Directive: Rewrite the paragraph of the blog post below that begins "Consensual living has taken a turn" as a short list that keeps its main facts.

Sunday, December 30, 2007

Goodness

Consensual living has taken a turn for the worse here, and I'm the one who is the hub of that. My attitude kind of seems to determine the atmosphere of the entire household - which is great when I'm feeling connected and aware and present and peaceful. But when I'm completely drained and overwhelmed and feeling thwarted and needy.... I just can't seem to pull it together. And this pregnancy has been hard on me, totally unlike my past pregnancies. I'm being more careful with my diet and supplements now - since I feel like a lot of it was nutritionally based.... but I feel like even under duress my behavior/attitude sometimes is totally uncalled for.
My children amaze me. They are such shining lights. They really are my gurus. Fairy came to me when I was melting down and said, "I will help you to calm down, Mommy. Breathe, breathe" and she breathed with me. "Blow out the angry thoughts" she said. And the other night I got into a battle of wills with Mermaid (which is the sort of thing that happens when I'm feeling so drained) and I said to her, feeling desperate, "I don't even want to hug you, because then I feel like you win!" (*wince*) and she said, "But Mommy, if you hug me, we BOTH win." and I realized how very very true that was -- once again, she lights my path like a beacon. My resistance slid away and we were able to reconnect then. And even Dragon - when I said "Aaargh" in frustration and was absolutely fuming about something, near tears... he came over to me and put his hands on my face and looked into my eyes with concern. He said "Uh? Uh?" in such a loving although preverbal way ... I was overwhelmed by his sweetness. His empathy is pure and authentic.


I can't believe sometimes that how "good" they are is assessed by whether they eat food they don't like or go to bed before they're tired, or if they do any number of things they don't want to d, or don't do things they do want to do, without complaining. When I see such goodness and grace shining out of my children, I am just amazed at the yardstick that is used to judge children in most of society. And I thank God that I was shown another way of looking at things.

Provided material:

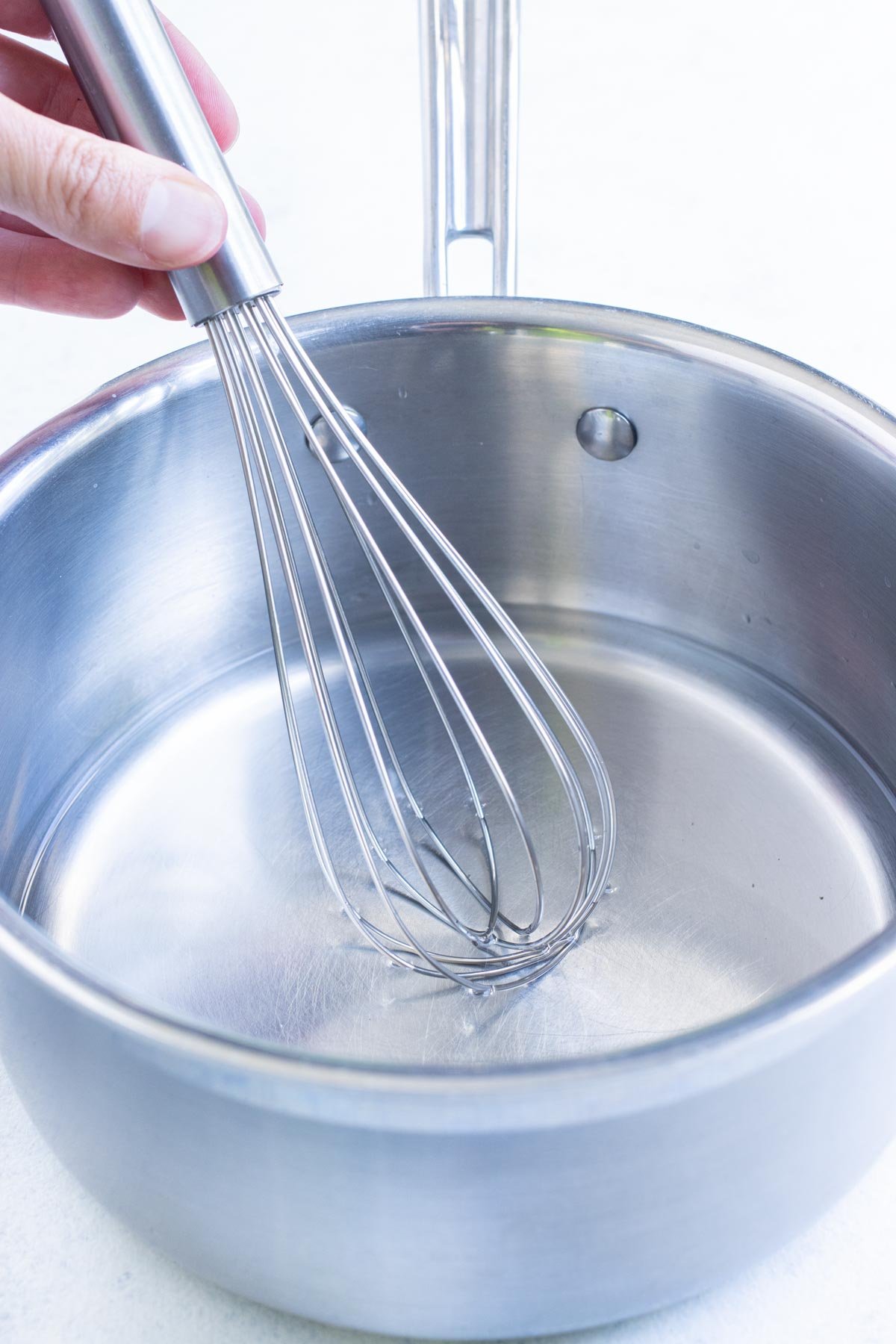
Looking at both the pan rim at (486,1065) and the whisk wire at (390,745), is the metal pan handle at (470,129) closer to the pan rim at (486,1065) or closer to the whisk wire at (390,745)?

Reply:
- Consensual living in the household has taken a turn for the worse, and the writer is at the center of it.
- The writer's attitude seems to set the atmosphere for the whole household. This works well when the writer feels connected, aware, present and peaceful, but not when the writer feels drained, overwhelmed, thwarted and needy.
- This pregnancy has been hard, unlike the writer's past pregnancies.
- The writer is now more careful with diet and supplements, feeling that much of the difficulty was nutritional.
- Even under duress, the writer feels that their own behavior and attitude are sometimes uncalled for.